▶ _Text provided_:
= = = =

Ken Seeno: Yeah, we were the youngest ones in the class. Some of us already played guitar, so he used that as a baseline. I think he likes to have one or two people in each group who know what they’re doing. The whole idea behind the course is that it’s focused on arts that run parallel to painting. He changes the theme each semester. The semester before us, he put together comedy troupes. Then there was a large play the semester before that.

Wong: At the end of it all, there’s a big festival called Parapalooza, where all of the groups get together and perform. From what we heard, some of those had gone miserably. At the very first class, [the professor] showed us Gimme Shelter — which I think was supposed to say to us, “Don’t make your Parapalooza like this.”

On their unique approach to vocals:

Molly Siegel: I had no idea what I was going to do in the band. Before this, I was really into IDM.

Wong: I didn’t even know what IDM was!

Siegel: Our first few practices, I was thinking about playing the xylophone, mostly because there was a little toy xylophone in our practice space. I eventually mentioned an interest in singing, but I was kind of nervous about it. One day me and Dustin met alone in a practice room, and we just kind jammed with my voice and his guitar. That afternoon gave me a lot of confidence. I’d only ever sung in the shower or with friends. Some days, I thought I couldn’t sing at all. Actually, I think part of the reason I just sing syllables is because I didn’t feel like I had to be a good singer [to do that]. The music that we were coming up with, I was more interested in being able to just jam with my voice than coming up with melodies. Using my voice as an instrument just seemed more fun to me.

I feel like I still don’t fully know what people are going to make of me. My stage demeanor has developed so much since the beginning. I used to be so nervous, but eventually a lot of my anxiety turned into extreme emotion. I still get nervous in front of an audience, but I think I’m interacting a lot more.

= = = =

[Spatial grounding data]

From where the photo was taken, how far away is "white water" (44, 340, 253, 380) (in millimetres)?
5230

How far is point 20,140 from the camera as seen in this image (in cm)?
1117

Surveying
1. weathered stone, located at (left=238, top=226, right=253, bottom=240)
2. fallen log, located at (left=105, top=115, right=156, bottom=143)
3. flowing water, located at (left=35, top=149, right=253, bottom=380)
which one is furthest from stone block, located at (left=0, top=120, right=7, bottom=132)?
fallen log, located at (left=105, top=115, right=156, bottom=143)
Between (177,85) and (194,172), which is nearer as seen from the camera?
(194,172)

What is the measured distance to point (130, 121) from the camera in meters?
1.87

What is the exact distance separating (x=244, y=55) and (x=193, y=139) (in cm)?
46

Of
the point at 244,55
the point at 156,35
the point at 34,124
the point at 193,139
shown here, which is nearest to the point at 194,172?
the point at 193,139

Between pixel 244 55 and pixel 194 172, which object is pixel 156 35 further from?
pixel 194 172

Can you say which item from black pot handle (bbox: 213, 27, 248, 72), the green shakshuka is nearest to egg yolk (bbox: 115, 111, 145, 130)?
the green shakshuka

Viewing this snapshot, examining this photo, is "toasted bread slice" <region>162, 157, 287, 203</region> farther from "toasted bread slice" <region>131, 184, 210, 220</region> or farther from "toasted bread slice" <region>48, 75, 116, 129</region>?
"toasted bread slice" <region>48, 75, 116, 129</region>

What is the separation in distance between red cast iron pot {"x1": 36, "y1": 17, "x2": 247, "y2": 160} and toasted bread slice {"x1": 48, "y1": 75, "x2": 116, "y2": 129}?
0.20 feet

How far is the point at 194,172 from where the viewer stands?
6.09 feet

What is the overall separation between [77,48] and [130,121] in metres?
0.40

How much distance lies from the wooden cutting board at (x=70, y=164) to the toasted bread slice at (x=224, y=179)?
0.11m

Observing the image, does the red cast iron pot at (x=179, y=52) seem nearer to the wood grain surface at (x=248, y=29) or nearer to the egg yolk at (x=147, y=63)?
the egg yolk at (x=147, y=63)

= = = =

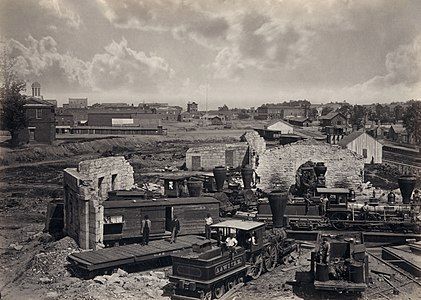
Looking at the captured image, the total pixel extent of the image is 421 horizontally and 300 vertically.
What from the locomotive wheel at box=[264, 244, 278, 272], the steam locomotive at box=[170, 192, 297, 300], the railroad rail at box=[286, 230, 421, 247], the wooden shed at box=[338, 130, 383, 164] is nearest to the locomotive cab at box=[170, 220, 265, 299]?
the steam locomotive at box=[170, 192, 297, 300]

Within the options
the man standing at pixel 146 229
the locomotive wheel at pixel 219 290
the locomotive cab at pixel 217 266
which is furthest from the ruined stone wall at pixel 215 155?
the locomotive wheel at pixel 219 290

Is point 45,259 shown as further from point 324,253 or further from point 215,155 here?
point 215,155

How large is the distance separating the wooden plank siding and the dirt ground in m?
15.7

= = = =

▶ _Exercises_:
(A) Can you echo the band interview word for word, starting with "Siegel: Our first" and going on through "more fun to me."?
(B) Can you continue the interview with the band members from the point where it stops?

▶ _Responses per task_:
(A)
Siegel: Our first few practices, I was thinking about playing the xylophone, mostly because there was a little toy xylophone in our practice space. I eventually mentioned an interest in singing, but I was kind of nervous about it. One day me and Dustin met alone in a practice room, and we just kind jammed with my voice and his guitar. That afternoon gave me a lot of confidence. I’d only ever sung in the shower or with friends. Some days, I thought I couldn’t sing at all. Actually, I think part of the reason I just sing syllables is because I didn’t feel like I had to be a good singer [to do that]. The music that we were coming up with, I was more interested in being able to just jam with my voice than coming up with melodies. Using my voice as an instrument just seemed more fun to me.

(B)
On the uneasy marriage between music and other art forms:

Keeno: I don’t want people to shy away if they hear Ponytail is a “conceptual band.” They’ll think it’s not going to be fun. As much as I’m interested in art, and our relationship to the art world, I also want it to be very much about performance and channeling. It’s always about the music at first. The theory or the concept behind the song develops after.

Siegel: I think whatever kind of art or art theory each of us is interested in at the time kind of comes into play when we write. When we write songs, we don’t really talk about it — to me, that’s the conceptual aspect: the unspoken understanding.

Wong: Rather than saying we’re conceptual, we should say, “We think about stuff sometimes, you know?”

On the blowback from the Baltimore scene:

Jeremy Hyman: I moved into the warehouse where [storied Baltimore party] Wham City first started. It felt like an overgrown dorm room — like everybody was out of college, but they just never left. But the shows we used to play, those can’t happen anymore. Those shows kept getting shut down. Because Baltimore is so small, there are really only 2 or 3 warehouses. The Wham City space was off the street; they didn’t have windows facing out — it was kind of like a fortress. I think someone was telling me that the super didn’t go to the apartment for the entire three years they lived there. He’s since been fired, so it’s gotten a lot stricter. It’s just not the same.

Siegel: Having that support back then was major. That was how we really became a band.

On their strange, contrary chemistry:

Seeno: We’re a really lucky band. I mean, we were put together by chance. Some bands start with members who are really like-minded — they listen to the same records and stuff. We’re not like that.

Wong: And when we are, it’ll be like, “Oh, you love the Dirty Projectors? Me too!” Then I’ll put on a song of theirs I love, and someone will go. “Oh. This is my least favorite song.” It’s that certain level of “off-ness” that makes it work.

Siegel: It makes it so much more interesting. I get to try to guess what the other guys might like. It’s like joining four different worlds.